That very afternoon she signed up for the next monthly tronicar excursion. She had nearly two weeks to wait and she counted the days. One afternoon when she was sleeping in the foamease chair she had a new nightmare. She dreamed that she became ill and pressed the Dispensary button. In the prescribed three minutes two State hospital men appeared. One of them winked at the other and they both smiled slyly at her. Then she noticed that the one who had winked held something behind his back. It was a big folded plastic bag. She awoke with a scream.

On the morning set for the tronicar excursion, she stuffed some personal items in a small kit and went outside to wait. The tronicar driver was supposed to stop and touch her signal chime, but she was taking no chances. She waited nearly an hour, afraid the car might come early. When it finally swung into view down the street, she hurried to the ramp.

After the tronicar had picked up its cargo of State wards and left the immediate prefab area, the driver began an oral travelogue, describing new buildings, sites and developments as the car sped past. She scarcely heard his monotonous speel droning over the speaker system.

Her plans were made. When the car stopped in Newbridge, she would get off on some pretext and simply keep on going. She knew the tronicar excursions were tied to a rigid schedule. The driver would not wait for her very long.

Assuring him that she would return in five minutes, she got out in Newbridge and scurried away in the crowds. Once out of sight, she signaled for a cruisecab.

As the cab slid smoothly through city traffic toward the highway which skirted the dump, horrible doubts assailed her. Suppose Ralph had left? Suppose all of them had left? What would she do? Where could she go? The State owned the house. She did not possess any money. She would have to go back to the prefab, back to the trugrass lawn and the simulated maple tree, back to—Death. Once she had spoken it in her mind, she kept on repeating it. Death, death, death. She would have to go back to death. She would have to go back to death.

It became a refrain, ringing in her head.

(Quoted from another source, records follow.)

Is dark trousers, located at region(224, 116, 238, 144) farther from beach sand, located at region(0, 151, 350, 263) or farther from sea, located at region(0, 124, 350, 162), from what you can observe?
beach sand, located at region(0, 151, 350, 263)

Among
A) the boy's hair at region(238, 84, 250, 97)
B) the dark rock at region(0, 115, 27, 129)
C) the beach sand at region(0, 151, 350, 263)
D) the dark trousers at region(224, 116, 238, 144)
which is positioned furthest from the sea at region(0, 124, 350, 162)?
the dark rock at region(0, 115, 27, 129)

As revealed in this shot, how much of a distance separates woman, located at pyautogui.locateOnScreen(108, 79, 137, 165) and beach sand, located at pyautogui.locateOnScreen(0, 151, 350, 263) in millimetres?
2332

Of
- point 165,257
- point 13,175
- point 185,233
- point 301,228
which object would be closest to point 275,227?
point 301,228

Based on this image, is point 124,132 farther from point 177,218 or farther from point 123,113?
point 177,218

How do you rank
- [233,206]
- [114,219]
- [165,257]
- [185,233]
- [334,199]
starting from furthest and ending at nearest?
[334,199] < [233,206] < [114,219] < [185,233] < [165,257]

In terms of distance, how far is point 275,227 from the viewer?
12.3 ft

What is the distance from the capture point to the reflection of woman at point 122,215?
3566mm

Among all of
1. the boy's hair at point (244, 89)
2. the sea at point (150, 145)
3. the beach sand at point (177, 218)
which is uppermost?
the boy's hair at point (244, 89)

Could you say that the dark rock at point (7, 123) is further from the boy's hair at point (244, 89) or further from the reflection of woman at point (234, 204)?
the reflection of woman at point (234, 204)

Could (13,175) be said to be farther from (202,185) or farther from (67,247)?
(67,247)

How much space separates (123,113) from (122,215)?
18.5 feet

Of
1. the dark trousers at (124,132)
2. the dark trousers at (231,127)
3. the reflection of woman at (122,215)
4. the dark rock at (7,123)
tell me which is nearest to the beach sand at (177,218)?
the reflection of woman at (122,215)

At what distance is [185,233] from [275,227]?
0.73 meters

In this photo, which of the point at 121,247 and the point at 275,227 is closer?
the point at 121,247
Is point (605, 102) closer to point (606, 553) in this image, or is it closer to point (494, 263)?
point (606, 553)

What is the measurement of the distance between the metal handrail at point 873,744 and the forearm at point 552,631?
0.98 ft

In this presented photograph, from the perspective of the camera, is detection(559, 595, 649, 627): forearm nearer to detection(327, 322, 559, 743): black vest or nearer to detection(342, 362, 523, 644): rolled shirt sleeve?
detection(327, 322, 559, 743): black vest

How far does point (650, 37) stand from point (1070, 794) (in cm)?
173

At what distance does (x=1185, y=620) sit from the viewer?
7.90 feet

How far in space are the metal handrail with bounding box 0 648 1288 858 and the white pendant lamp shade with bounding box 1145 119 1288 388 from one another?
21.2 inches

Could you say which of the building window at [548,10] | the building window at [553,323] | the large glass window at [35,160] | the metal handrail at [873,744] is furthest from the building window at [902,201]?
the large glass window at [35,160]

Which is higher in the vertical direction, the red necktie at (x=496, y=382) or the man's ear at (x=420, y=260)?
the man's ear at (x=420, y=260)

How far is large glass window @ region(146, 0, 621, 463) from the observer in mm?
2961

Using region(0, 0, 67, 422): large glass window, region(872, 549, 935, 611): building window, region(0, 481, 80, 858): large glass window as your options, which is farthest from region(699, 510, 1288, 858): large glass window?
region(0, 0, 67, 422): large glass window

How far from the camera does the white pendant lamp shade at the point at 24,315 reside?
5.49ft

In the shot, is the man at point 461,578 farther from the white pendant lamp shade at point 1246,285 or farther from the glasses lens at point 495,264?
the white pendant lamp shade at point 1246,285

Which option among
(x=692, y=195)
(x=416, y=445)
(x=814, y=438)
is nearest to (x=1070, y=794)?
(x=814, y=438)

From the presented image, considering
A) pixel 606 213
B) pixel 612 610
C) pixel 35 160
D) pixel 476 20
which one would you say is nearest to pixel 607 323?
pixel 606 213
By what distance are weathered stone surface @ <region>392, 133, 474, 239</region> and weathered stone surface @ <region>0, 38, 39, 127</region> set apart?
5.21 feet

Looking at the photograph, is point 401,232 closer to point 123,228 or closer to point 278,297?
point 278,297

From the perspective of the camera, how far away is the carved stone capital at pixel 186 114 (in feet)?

The crisp voice of the driver came through the partition tube, startling her. "This is the refuse area, lady. Where did you want to go?"

Her heart began to pound. She looked out the window, searching for landmarks. "About a mile yet. There's an old empty warehouse and then some catalpa trees. Right after that."

In a minute or two the cruisecab glided to a stop. She paid the driver and got out. Her heart was pounding so hard she could scarcely breathe.

"You want me to wait, lady?" The driver regarded her quizzically.